Static analysis rule sets are updated frequently as new CVE patterns, Java API misuse patterns, and CWE categories are identified. SpotBugs 4.x, PMD 7.x, and SonarQube's Java analyzer each receive regular rule updates. Running a two-year-old version of SpotBugs against Java 21 code will miss modern patterns. Pin tool versions in your build configuration, review changelogs quarterly, and update intentionally.

8. Combine static analysis with complementary techniques

Java static analysis tools catch code-level issues but do not detect third-party dependency vulnerabilities (use OWASP Dependency-Check or Snyk SCA), runtime configuration errors (use DAST), or infrastructure misconfigurations (use IaC scanners). A layered security posture — SAST + SCA + DAST — provides coverage at each layer of the stack. Our companion guide on SAST tools covers how these layers fit together in a DevSecOps pipeline.

Frequently Asked Questions

What is Java static analysis?

Java static analysis is the automated examination of Java source code or bytecode without executing the program. Tools parse your code into an AST or CFG and apply rule sets to detect bugs (null-pointer dereferences, resource leaks), security vulnerabilities (SQL injection, insecure crypto), style violations, and dead code. Because no execution is required, java static source code analysis runs cheaply in CI and catches issues that unit tests miss — particularly in code paths that are rarely exercised.

What is the best free Java static analysis tool?

For most teams, SpotBugs is the best free java static analysis tool for finding real runtime bugs — it catches null-pointer dereferences, resource leaks, and concurrency issues in compiled bytecode with a low false-positive rate. SonarQube Community Edition is the best free option for a full quality dashboard with multi-language support. CodeQL (free for public GitHub repositories) provides the deepest security analysis. For style enforcement, Checkstyle and PMD are the standards.

Does SonarQube support Java 17 and Java 21?

Yes. SonarQube's Java analyzer supports Java 8 through Java 21, including sealed classes, records, pattern matching for switch, and virtual threads introduced in Java 21 (Project Loom). The SonarQube scanner uses its own parser rather than the JDK compiler, so it can analyze Java 21 code without requiring JDK 21 on the CI agent.

Is static analysis enough for Java security?

No. Java static analysis tools catch code-level vulnerabilities but cannot detect runtime configuration issues, authentication flaws requiring a live environment, or vulnerabilities in third-party dependencies. A comprehensive Java security posture requires static code analysis for Java (SAST), dependency scanning (SCA), dynamic testing (DAST), and, for high-assurance systems, runtime application self-protection (RASP). SAST is the most cost-effective first layer because it runs early and cheaply — before a single container is deployed.

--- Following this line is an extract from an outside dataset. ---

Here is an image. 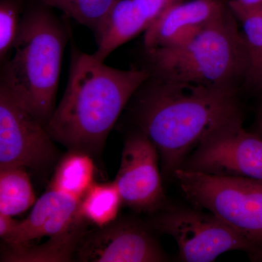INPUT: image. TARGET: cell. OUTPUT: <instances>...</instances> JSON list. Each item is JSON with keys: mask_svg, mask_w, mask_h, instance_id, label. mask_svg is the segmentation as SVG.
<instances>
[{"mask_svg": "<svg viewBox=\"0 0 262 262\" xmlns=\"http://www.w3.org/2000/svg\"><path fill=\"white\" fill-rule=\"evenodd\" d=\"M51 8L61 10L69 18L96 30L116 0H37Z\"/></svg>", "mask_w": 262, "mask_h": 262, "instance_id": "cell-18", "label": "cell"}, {"mask_svg": "<svg viewBox=\"0 0 262 262\" xmlns=\"http://www.w3.org/2000/svg\"><path fill=\"white\" fill-rule=\"evenodd\" d=\"M241 4L248 6H261L262 0H237Z\"/></svg>", "mask_w": 262, "mask_h": 262, "instance_id": "cell-24", "label": "cell"}, {"mask_svg": "<svg viewBox=\"0 0 262 262\" xmlns=\"http://www.w3.org/2000/svg\"><path fill=\"white\" fill-rule=\"evenodd\" d=\"M151 228L173 237L179 261L210 262L222 253L243 251L256 259L251 244L213 213L201 208L174 207L155 217Z\"/></svg>", "mask_w": 262, "mask_h": 262, "instance_id": "cell-6", "label": "cell"}, {"mask_svg": "<svg viewBox=\"0 0 262 262\" xmlns=\"http://www.w3.org/2000/svg\"><path fill=\"white\" fill-rule=\"evenodd\" d=\"M122 203L115 182H94L81 198L79 213L89 225L102 228L116 221Z\"/></svg>", "mask_w": 262, "mask_h": 262, "instance_id": "cell-16", "label": "cell"}, {"mask_svg": "<svg viewBox=\"0 0 262 262\" xmlns=\"http://www.w3.org/2000/svg\"><path fill=\"white\" fill-rule=\"evenodd\" d=\"M173 178L194 206L223 221L251 244L256 259H262V180L182 168Z\"/></svg>", "mask_w": 262, "mask_h": 262, "instance_id": "cell-5", "label": "cell"}, {"mask_svg": "<svg viewBox=\"0 0 262 262\" xmlns=\"http://www.w3.org/2000/svg\"><path fill=\"white\" fill-rule=\"evenodd\" d=\"M78 261L159 262L168 260L149 227L133 220L115 221L88 231L75 255Z\"/></svg>", "mask_w": 262, "mask_h": 262, "instance_id": "cell-10", "label": "cell"}, {"mask_svg": "<svg viewBox=\"0 0 262 262\" xmlns=\"http://www.w3.org/2000/svg\"><path fill=\"white\" fill-rule=\"evenodd\" d=\"M88 225L82 219L67 232L51 237L42 244L5 246L1 261H70L75 256L79 244L89 231Z\"/></svg>", "mask_w": 262, "mask_h": 262, "instance_id": "cell-14", "label": "cell"}, {"mask_svg": "<svg viewBox=\"0 0 262 262\" xmlns=\"http://www.w3.org/2000/svg\"><path fill=\"white\" fill-rule=\"evenodd\" d=\"M143 13L149 19L150 25L156 21L165 12L185 0H135Z\"/></svg>", "mask_w": 262, "mask_h": 262, "instance_id": "cell-22", "label": "cell"}, {"mask_svg": "<svg viewBox=\"0 0 262 262\" xmlns=\"http://www.w3.org/2000/svg\"><path fill=\"white\" fill-rule=\"evenodd\" d=\"M26 3L24 0H0V62L9 56L18 34Z\"/></svg>", "mask_w": 262, "mask_h": 262, "instance_id": "cell-19", "label": "cell"}, {"mask_svg": "<svg viewBox=\"0 0 262 262\" xmlns=\"http://www.w3.org/2000/svg\"><path fill=\"white\" fill-rule=\"evenodd\" d=\"M158 158L156 146L139 129L125 140L114 182L123 203L134 211L152 213L165 203Z\"/></svg>", "mask_w": 262, "mask_h": 262, "instance_id": "cell-9", "label": "cell"}, {"mask_svg": "<svg viewBox=\"0 0 262 262\" xmlns=\"http://www.w3.org/2000/svg\"><path fill=\"white\" fill-rule=\"evenodd\" d=\"M244 78L254 91L262 93V48L258 49L249 48Z\"/></svg>", "mask_w": 262, "mask_h": 262, "instance_id": "cell-21", "label": "cell"}, {"mask_svg": "<svg viewBox=\"0 0 262 262\" xmlns=\"http://www.w3.org/2000/svg\"><path fill=\"white\" fill-rule=\"evenodd\" d=\"M64 94L46 126L55 142L99 155L110 131L136 91L149 77L144 68L118 70L73 43Z\"/></svg>", "mask_w": 262, "mask_h": 262, "instance_id": "cell-2", "label": "cell"}, {"mask_svg": "<svg viewBox=\"0 0 262 262\" xmlns=\"http://www.w3.org/2000/svg\"><path fill=\"white\" fill-rule=\"evenodd\" d=\"M80 203V200L70 194L48 189L35 202L28 217L19 222L13 233L3 241L5 246L32 244L67 232L82 219L79 213Z\"/></svg>", "mask_w": 262, "mask_h": 262, "instance_id": "cell-11", "label": "cell"}, {"mask_svg": "<svg viewBox=\"0 0 262 262\" xmlns=\"http://www.w3.org/2000/svg\"><path fill=\"white\" fill-rule=\"evenodd\" d=\"M259 122H260V127H261L262 130V106L261 107V110H260L259 113Z\"/></svg>", "mask_w": 262, "mask_h": 262, "instance_id": "cell-25", "label": "cell"}, {"mask_svg": "<svg viewBox=\"0 0 262 262\" xmlns=\"http://www.w3.org/2000/svg\"><path fill=\"white\" fill-rule=\"evenodd\" d=\"M150 22L135 0H116L94 34L97 50L92 56L104 60L117 48L145 32Z\"/></svg>", "mask_w": 262, "mask_h": 262, "instance_id": "cell-13", "label": "cell"}, {"mask_svg": "<svg viewBox=\"0 0 262 262\" xmlns=\"http://www.w3.org/2000/svg\"><path fill=\"white\" fill-rule=\"evenodd\" d=\"M94 171L91 155L84 151L70 150L57 165L50 189L81 200L94 182Z\"/></svg>", "mask_w": 262, "mask_h": 262, "instance_id": "cell-15", "label": "cell"}, {"mask_svg": "<svg viewBox=\"0 0 262 262\" xmlns=\"http://www.w3.org/2000/svg\"><path fill=\"white\" fill-rule=\"evenodd\" d=\"M19 221L15 220L13 216L0 213V237L4 241L13 233L18 225Z\"/></svg>", "mask_w": 262, "mask_h": 262, "instance_id": "cell-23", "label": "cell"}, {"mask_svg": "<svg viewBox=\"0 0 262 262\" xmlns=\"http://www.w3.org/2000/svg\"><path fill=\"white\" fill-rule=\"evenodd\" d=\"M131 100L138 129L156 146L165 177H173L213 131L242 117L235 84L179 82L150 74Z\"/></svg>", "mask_w": 262, "mask_h": 262, "instance_id": "cell-1", "label": "cell"}, {"mask_svg": "<svg viewBox=\"0 0 262 262\" xmlns=\"http://www.w3.org/2000/svg\"><path fill=\"white\" fill-rule=\"evenodd\" d=\"M229 9L242 25L244 36L250 49L262 48V5L248 6L231 0Z\"/></svg>", "mask_w": 262, "mask_h": 262, "instance_id": "cell-20", "label": "cell"}, {"mask_svg": "<svg viewBox=\"0 0 262 262\" xmlns=\"http://www.w3.org/2000/svg\"><path fill=\"white\" fill-rule=\"evenodd\" d=\"M144 51L143 68L151 75L179 82L234 84L246 74L249 48L228 6L187 46Z\"/></svg>", "mask_w": 262, "mask_h": 262, "instance_id": "cell-4", "label": "cell"}, {"mask_svg": "<svg viewBox=\"0 0 262 262\" xmlns=\"http://www.w3.org/2000/svg\"><path fill=\"white\" fill-rule=\"evenodd\" d=\"M46 126L8 90L0 85V169H40L58 157Z\"/></svg>", "mask_w": 262, "mask_h": 262, "instance_id": "cell-8", "label": "cell"}, {"mask_svg": "<svg viewBox=\"0 0 262 262\" xmlns=\"http://www.w3.org/2000/svg\"><path fill=\"white\" fill-rule=\"evenodd\" d=\"M35 194L26 168L0 169V213L14 216L34 206Z\"/></svg>", "mask_w": 262, "mask_h": 262, "instance_id": "cell-17", "label": "cell"}, {"mask_svg": "<svg viewBox=\"0 0 262 262\" xmlns=\"http://www.w3.org/2000/svg\"><path fill=\"white\" fill-rule=\"evenodd\" d=\"M227 8L222 0H190L174 5L144 32V49L163 47L180 29L206 26Z\"/></svg>", "mask_w": 262, "mask_h": 262, "instance_id": "cell-12", "label": "cell"}, {"mask_svg": "<svg viewBox=\"0 0 262 262\" xmlns=\"http://www.w3.org/2000/svg\"><path fill=\"white\" fill-rule=\"evenodd\" d=\"M182 169L219 177L262 180V139L243 126L242 117L222 125L206 137Z\"/></svg>", "mask_w": 262, "mask_h": 262, "instance_id": "cell-7", "label": "cell"}, {"mask_svg": "<svg viewBox=\"0 0 262 262\" xmlns=\"http://www.w3.org/2000/svg\"><path fill=\"white\" fill-rule=\"evenodd\" d=\"M72 34L70 24L51 8L29 0L10 57L1 63L0 85L45 126L56 108L63 51Z\"/></svg>", "mask_w": 262, "mask_h": 262, "instance_id": "cell-3", "label": "cell"}]
</instances>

How do I integrate Java static analysis into CI/CD?

Add a fast tool (SpotBugs, PMD, or Checkstyle) as a Maven or Gradle build step that fails on rule violations — this runs on every commit in under two minutes. Add SonarQube or Semgrep as a separate CI stage on pull requests, scoped to new code only, publishing results as PR comments. Schedule a full CodeQL or deep SonarQube scan nightly against main. Keep the PR gate fast by analyzing only changed files; use the nightly scan for whole-codebase interprocedural analysis.

What is the difference between SpotBugs and PMD for Java?

SpotBugs analyzes compiled bytecode and specializes in genuine runtime bugs: null-pointer dereferences, resource leaks, incorrect synchronization, and API misuse. Its findings are high-signal and low-noise. PMD analyzes Java source code and focuses on code quality: unused variables, overly complex methods, naming convention violations, and — via its CPD engine — copy-paste duplicate code. They are complementary: most Java projects benefit from running both. SpotBugs is your bug net; PMD is your code quality auditor.